_Input data:_
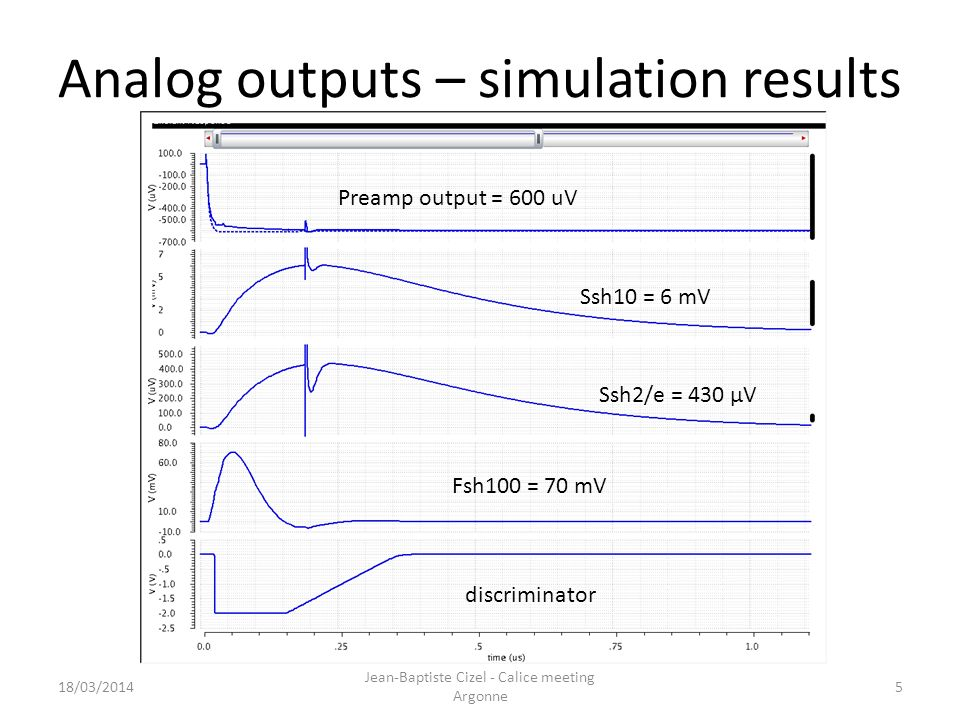Analog outputs – simulation results Preamp output = 600 uV Ssh10 = 6 mV Ssh2/e = 430 µV Fsh100 = 70 mV discriminator 18/03/2014 Jean-Baptiste Cizel - Calice meeting Argonne 5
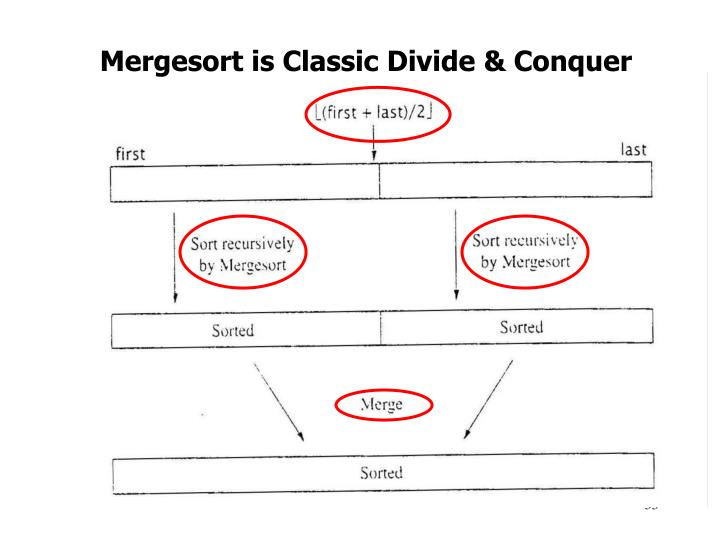 Mergesort is Classic Divide & Conquer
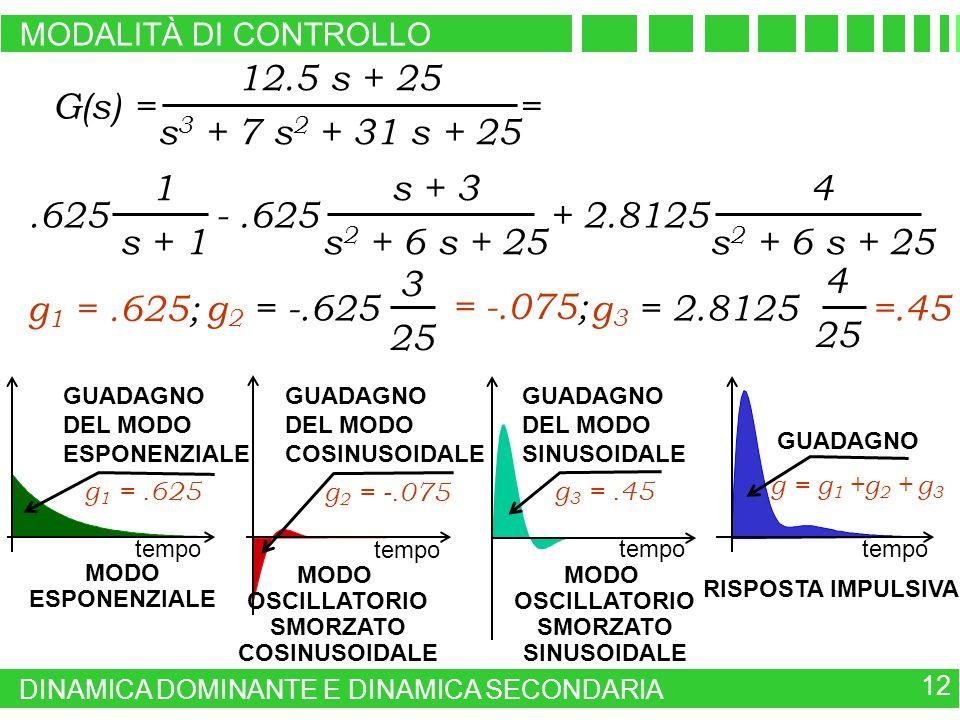 G(s) = 12.5 s + 25 s 3 + 7 s 2 + 31 s + 25 = s + 3 s 2 + 6 s + 25 4 s 2 + 6 s + 25 1 s + 1.625-.625+ 2.8125 g 1 =.625; g 2 = -.625 3 25 = -.075; g 3 =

_Task item:_ Reproduce the entire listing exactly, except for any pictures it contains.

_Answer for this exercise:_
Analog outputs – simulation results Preamp output = 600 uV Ssh10 = 6 mV Ssh2/e = 430 µV Fsh100 = 70 mV discriminator 18/03/2014 Jean-Baptiste Cizel - Calice meeting Argonne 5
 Mergesort is Classic Divide & Conquer
 G(s) = 12.5 s + 25 s 3 + 7 s 2 + 31 s + 25 = s + 3 s 2 + 6 s + 25 4 s 2 + 6 s + 25 1 s + 1.625-.625+ 2.8125 g 1 =.625; g 2 = -.625 3 25 = -.075; g 3 =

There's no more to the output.